Nous voilà presque sortis, prêts à être amenés sur notre poste de stationnement. 

Nous voilà presque sortis, prêts à être amenés sur notre poste de stationnement. 

Commence alors le travail de réparation du sail drive.

Nous en profitons également rajouter quelques couches d’anti-fouling ce qui retardera d’autant la prochaine sortie de l’eau.  : initialement prévue en Nouvelle-Zélande, nous n’aurons à la faire qu’en Afrique du sud. 

Loïc passe ses journées à jouer au contremaitre car les ouvriers ne sont pas spécialement rigoureux – ou plutôt, leur encadrement n’est pas très exigeant sur la qualité du travail; Or, les tarifs pratiqués sont au plus haut : la sortie nous coutera plus cher qu’à la Grande Motte!! Alors, nous avons le droit d’être exigeants. Pour cette raison, nous passerons 6 jours et 5 nuits au sec, là ou 3 ou 4 auraient suffit, avec un peu plus d’organisation et de bonne volonté. 

La vie quotidienne dans un bateau au sec n’est pas aussi confortable qu’au mouillage ni au ponton. La première contrainte est que notre réfrigérateur qui a un circuit de refroidissement à l’eau de mer, a dû être coupé et vidé. Heureusement, nous avons un frigo portatif en 12V dans lequel nous gardons de quoi nous bricoler les petit-déjeuners et les pique-niques du midi. 

Pour le soir par contre, nous dinons au restaurant de la marina : c’est d’abord pour faire plaisir aux enfants et donner moins de travail aux parents qui ainsi n’ont pas de cuisine ni de vaisselle à faire, mais aussi parceque faire la vaisselle est compliqué : l’eau s’évacue sous le bateau, ce qui pose des problèmes en cas d’évacuation, surtout lorsque l’on refait comme nous un antifouing propre : on n’a pas envie de coulure de sauce tomate!!

L’autre petit plaisir du jour, c’est la piscine, une des rares marinas que nous ayons fréquentée qui dispose de cet équipement : les enfants y passent tous leurs après-midis.  Il faut dire que la chaleur est accablante dans ce climat équatorial. La poussière du chantier aussi est pénible, nous nous sentons vite sales. Le plouf du soir, suivi d’une bonne douche et d’un repas au resto est notre récompense. Les enfants bossent tous les matins. Je me partage entre l’école et la rédaction du blog-qui a beaucoup de retard car la période de fêtes de fin d’année a été festive : j’ai privilégié le temps en famille. 

Ensuite, une connexion internet inexistante pendant 6 semaines entre Los Roques et les San Blas n’a pas aidé. Je publie donc un article par jour. Les autres journées sont consacrées aux courses à Colon, distante d’une dizaine de kilomètre. 
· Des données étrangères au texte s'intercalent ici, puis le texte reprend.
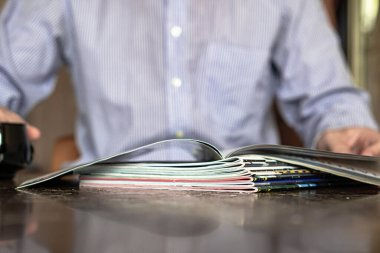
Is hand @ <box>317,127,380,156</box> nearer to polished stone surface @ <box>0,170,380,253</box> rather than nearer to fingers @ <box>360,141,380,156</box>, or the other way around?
fingers @ <box>360,141,380,156</box>

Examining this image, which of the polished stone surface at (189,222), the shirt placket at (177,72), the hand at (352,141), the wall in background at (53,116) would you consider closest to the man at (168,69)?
the shirt placket at (177,72)

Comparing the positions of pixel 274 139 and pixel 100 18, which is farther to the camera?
pixel 274 139

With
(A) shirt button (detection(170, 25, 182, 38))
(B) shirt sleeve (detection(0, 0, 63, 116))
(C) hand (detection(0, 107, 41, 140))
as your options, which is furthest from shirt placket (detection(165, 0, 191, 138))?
(C) hand (detection(0, 107, 41, 140))

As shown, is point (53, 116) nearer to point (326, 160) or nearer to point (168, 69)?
point (168, 69)

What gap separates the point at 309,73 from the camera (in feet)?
3.74

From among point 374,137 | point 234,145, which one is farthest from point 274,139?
point 374,137

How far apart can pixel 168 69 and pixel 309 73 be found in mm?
310

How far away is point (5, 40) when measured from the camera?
1.07m

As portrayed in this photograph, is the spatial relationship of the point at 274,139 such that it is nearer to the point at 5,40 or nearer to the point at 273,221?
the point at 5,40

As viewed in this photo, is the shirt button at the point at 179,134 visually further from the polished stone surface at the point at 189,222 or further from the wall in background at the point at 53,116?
the wall in background at the point at 53,116

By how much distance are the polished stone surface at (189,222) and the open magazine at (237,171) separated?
0.8 inches

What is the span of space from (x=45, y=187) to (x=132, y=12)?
682 millimetres

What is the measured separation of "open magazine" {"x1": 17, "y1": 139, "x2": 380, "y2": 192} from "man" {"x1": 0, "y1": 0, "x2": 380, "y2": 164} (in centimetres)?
54

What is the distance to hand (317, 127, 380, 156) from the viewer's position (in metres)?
0.77
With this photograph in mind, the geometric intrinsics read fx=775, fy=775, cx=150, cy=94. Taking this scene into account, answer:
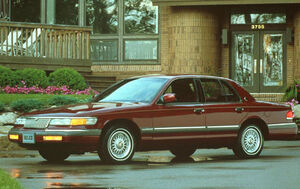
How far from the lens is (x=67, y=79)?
24.0m

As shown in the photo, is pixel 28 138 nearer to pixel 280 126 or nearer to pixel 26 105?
pixel 280 126

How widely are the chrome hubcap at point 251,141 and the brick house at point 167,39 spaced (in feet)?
38.7

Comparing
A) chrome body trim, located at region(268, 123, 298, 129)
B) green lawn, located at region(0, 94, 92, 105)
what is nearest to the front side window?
chrome body trim, located at region(268, 123, 298, 129)

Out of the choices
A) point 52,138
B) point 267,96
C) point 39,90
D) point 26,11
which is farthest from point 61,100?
point 26,11

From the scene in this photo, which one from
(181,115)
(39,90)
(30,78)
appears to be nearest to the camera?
(181,115)

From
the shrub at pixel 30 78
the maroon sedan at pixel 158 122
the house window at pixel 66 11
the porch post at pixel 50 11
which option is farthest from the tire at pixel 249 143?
the porch post at pixel 50 11

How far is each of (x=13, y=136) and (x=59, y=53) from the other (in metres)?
13.9

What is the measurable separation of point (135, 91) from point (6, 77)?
1006 centimetres

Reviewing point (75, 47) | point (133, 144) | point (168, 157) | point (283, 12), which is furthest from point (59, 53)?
point (133, 144)

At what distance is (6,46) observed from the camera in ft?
83.7

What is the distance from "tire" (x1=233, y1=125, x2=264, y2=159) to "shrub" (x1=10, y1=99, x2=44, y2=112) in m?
7.19

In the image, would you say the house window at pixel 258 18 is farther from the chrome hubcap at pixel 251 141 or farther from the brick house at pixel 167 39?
the chrome hubcap at pixel 251 141

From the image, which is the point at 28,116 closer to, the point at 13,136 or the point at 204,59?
the point at 13,136

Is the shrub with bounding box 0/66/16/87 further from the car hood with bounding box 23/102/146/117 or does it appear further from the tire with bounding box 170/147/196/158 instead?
the car hood with bounding box 23/102/146/117
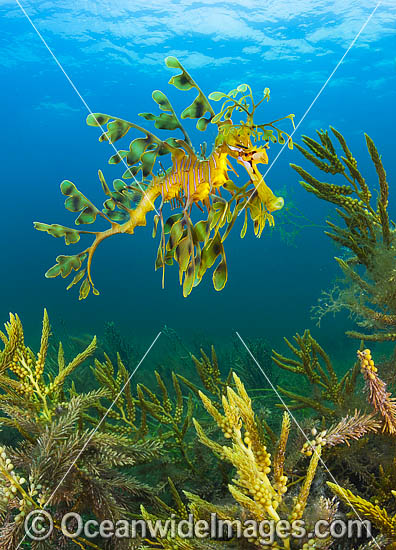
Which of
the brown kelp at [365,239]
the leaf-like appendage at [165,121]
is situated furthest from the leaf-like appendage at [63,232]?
the brown kelp at [365,239]

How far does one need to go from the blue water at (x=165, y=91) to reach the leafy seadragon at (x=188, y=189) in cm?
164

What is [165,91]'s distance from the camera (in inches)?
780

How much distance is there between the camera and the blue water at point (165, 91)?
12.6m

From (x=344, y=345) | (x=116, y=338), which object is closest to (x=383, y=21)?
(x=344, y=345)

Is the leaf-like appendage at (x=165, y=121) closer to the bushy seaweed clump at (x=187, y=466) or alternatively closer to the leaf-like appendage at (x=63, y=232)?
the leaf-like appendage at (x=63, y=232)

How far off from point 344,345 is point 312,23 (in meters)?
12.1

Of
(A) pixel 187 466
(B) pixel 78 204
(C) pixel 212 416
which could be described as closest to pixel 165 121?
(B) pixel 78 204

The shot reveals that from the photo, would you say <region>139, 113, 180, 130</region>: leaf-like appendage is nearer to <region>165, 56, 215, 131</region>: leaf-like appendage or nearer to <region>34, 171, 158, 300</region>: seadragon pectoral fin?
<region>165, 56, 215, 131</region>: leaf-like appendage

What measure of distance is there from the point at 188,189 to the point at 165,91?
21793 mm

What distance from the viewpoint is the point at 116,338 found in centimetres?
475

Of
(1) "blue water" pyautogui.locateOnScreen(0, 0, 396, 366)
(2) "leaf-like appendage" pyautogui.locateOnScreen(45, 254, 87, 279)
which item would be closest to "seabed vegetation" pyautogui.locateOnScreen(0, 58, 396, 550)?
(2) "leaf-like appendage" pyautogui.locateOnScreen(45, 254, 87, 279)

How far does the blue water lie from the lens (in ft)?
41.4

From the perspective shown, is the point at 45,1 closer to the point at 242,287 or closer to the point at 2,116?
the point at 2,116

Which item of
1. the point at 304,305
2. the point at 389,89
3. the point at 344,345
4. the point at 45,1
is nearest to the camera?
the point at 344,345
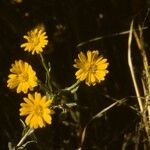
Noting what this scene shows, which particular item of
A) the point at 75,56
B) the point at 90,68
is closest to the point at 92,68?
the point at 90,68

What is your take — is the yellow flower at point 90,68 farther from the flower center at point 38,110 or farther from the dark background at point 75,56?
the dark background at point 75,56

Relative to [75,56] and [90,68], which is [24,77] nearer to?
[90,68]

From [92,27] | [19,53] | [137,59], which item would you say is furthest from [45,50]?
[137,59]

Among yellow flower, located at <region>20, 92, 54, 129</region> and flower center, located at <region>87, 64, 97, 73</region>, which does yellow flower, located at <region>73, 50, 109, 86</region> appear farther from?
yellow flower, located at <region>20, 92, 54, 129</region>

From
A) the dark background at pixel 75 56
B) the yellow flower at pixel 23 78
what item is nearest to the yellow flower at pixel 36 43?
the yellow flower at pixel 23 78

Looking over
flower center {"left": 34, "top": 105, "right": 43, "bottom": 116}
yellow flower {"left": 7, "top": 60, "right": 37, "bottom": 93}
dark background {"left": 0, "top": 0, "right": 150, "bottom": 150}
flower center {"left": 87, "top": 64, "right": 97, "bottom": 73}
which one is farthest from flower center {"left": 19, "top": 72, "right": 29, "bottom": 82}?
dark background {"left": 0, "top": 0, "right": 150, "bottom": 150}

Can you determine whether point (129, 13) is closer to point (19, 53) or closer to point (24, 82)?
point (19, 53)

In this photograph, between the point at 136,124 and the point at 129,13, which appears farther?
the point at 129,13

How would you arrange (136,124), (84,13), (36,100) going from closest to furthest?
(36,100) → (136,124) → (84,13)
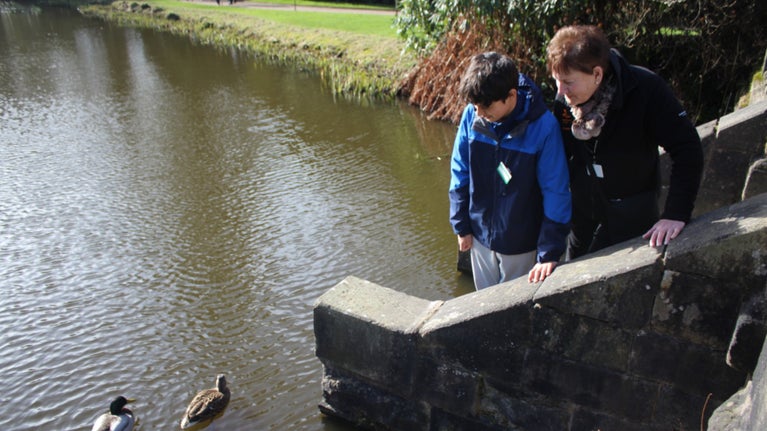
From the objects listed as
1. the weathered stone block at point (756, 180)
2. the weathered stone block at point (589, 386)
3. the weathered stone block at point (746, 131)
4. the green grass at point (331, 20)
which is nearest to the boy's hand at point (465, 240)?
the weathered stone block at point (589, 386)

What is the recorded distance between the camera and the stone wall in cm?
284

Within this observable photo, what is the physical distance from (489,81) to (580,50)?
50cm

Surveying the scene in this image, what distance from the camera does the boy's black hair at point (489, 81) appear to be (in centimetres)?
317

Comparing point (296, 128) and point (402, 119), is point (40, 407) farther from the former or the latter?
point (402, 119)

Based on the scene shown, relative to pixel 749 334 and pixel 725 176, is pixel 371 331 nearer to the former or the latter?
pixel 749 334

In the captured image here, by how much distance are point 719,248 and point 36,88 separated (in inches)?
687

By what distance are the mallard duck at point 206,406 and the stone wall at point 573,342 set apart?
107 centimetres

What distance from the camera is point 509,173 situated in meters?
3.43

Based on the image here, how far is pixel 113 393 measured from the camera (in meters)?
4.97

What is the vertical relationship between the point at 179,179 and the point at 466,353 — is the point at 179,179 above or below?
below

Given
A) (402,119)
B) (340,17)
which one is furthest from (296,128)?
(340,17)

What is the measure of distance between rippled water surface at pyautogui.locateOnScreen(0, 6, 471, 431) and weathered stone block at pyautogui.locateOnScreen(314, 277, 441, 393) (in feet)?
2.75

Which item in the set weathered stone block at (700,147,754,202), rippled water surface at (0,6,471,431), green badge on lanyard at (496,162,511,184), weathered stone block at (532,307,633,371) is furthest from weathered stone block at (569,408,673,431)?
weathered stone block at (700,147,754,202)

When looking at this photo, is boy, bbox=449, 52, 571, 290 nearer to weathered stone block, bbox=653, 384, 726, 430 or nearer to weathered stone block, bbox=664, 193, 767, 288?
weathered stone block, bbox=664, 193, 767, 288
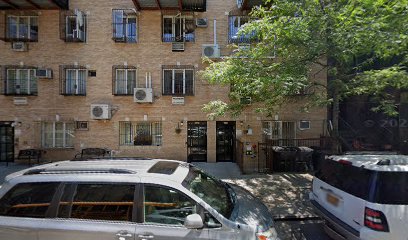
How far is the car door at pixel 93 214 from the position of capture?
10.7ft

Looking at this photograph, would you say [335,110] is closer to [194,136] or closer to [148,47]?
[194,136]

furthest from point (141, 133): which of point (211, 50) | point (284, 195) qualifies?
point (284, 195)

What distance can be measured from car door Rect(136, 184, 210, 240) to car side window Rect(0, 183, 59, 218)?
1304 millimetres

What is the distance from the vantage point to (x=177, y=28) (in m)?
13.1

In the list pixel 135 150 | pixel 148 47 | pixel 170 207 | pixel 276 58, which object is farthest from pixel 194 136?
pixel 170 207

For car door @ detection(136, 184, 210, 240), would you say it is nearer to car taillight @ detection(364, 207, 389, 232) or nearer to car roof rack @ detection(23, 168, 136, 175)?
car roof rack @ detection(23, 168, 136, 175)

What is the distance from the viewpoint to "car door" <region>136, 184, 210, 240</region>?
3236mm

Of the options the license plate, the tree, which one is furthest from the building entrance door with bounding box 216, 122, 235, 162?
the license plate

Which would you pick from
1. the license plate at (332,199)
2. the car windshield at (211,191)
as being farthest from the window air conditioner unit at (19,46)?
the license plate at (332,199)

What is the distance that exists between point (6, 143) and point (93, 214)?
13.1m

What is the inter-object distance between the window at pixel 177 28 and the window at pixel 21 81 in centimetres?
707

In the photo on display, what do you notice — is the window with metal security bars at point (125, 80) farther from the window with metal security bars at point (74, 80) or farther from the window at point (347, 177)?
the window at point (347, 177)

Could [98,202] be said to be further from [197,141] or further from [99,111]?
[99,111]

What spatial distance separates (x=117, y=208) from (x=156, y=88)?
998 cm
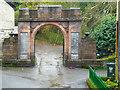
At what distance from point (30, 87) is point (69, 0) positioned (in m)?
18.6

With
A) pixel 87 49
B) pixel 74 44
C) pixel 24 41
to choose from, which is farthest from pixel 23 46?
pixel 87 49

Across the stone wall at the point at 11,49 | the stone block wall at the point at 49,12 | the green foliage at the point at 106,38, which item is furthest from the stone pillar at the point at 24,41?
the green foliage at the point at 106,38

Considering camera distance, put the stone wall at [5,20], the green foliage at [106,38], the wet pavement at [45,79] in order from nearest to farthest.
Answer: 1. the wet pavement at [45,79]
2. the green foliage at [106,38]
3. the stone wall at [5,20]

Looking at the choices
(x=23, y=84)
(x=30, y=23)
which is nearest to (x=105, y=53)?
(x=30, y=23)

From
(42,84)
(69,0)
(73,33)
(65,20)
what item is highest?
(69,0)

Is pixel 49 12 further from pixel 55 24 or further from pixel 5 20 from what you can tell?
pixel 5 20

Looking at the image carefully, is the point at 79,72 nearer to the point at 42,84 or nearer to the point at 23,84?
the point at 42,84

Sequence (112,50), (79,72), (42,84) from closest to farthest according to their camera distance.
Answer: (42,84) < (79,72) < (112,50)

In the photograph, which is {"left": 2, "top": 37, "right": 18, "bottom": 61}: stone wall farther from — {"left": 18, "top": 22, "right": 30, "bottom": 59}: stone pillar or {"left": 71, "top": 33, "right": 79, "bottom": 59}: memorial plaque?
{"left": 71, "top": 33, "right": 79, "bottom": 59}: memorial plaque

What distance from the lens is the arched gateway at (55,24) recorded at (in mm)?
15648

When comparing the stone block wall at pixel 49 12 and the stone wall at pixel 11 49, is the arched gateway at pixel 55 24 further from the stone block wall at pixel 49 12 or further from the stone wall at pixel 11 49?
the stone wall at pixel 11 49

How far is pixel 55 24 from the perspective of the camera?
1584 cm

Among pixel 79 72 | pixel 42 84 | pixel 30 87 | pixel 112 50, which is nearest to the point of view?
pixel 30 87

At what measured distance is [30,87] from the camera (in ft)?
34.4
Je m’y rends deux fois avec le bus de la marina pour effectuer les avitaillements d’épicerie. Je ferai le frais à Panama City, après avoir franchi le canal

Ces courses d’épicerie sont essentielles car en Polynésie, en particulier aux Gambier et aux Tuamotu où nous allons, les denrées seront rares, peu variées et chères – mis à part les produits de base comme la farine, le sucre, le riz…. qui sont subventionnés par le gouvernement. Il faut donc faire de grosses provisions pour 3 mois.

Les enfants travaillent tous les matins, nous gardons le rythme habituel ; Si nous avons besoin d’une bonne connexion internet, nous nous installons à une table au restaurant, ou sinon nous restons à bord. 

Visite de l'ancien site de l'Armée Américaine à Shelter Bay

Ce matin-là, c’est exceptionnel, l’école se fait en extérieur : le gardien de la marina, est aussi guide naturaliste. Il travaille à la préservation de l’environnement de Shelter Bay, qui est un lieu  paradoxalement isolé et source de biodiversité. Ancien lieu de garnison pour les militaires américains après-guerre, le site a été abandonné et rendu aux Panaméens dans les années 70.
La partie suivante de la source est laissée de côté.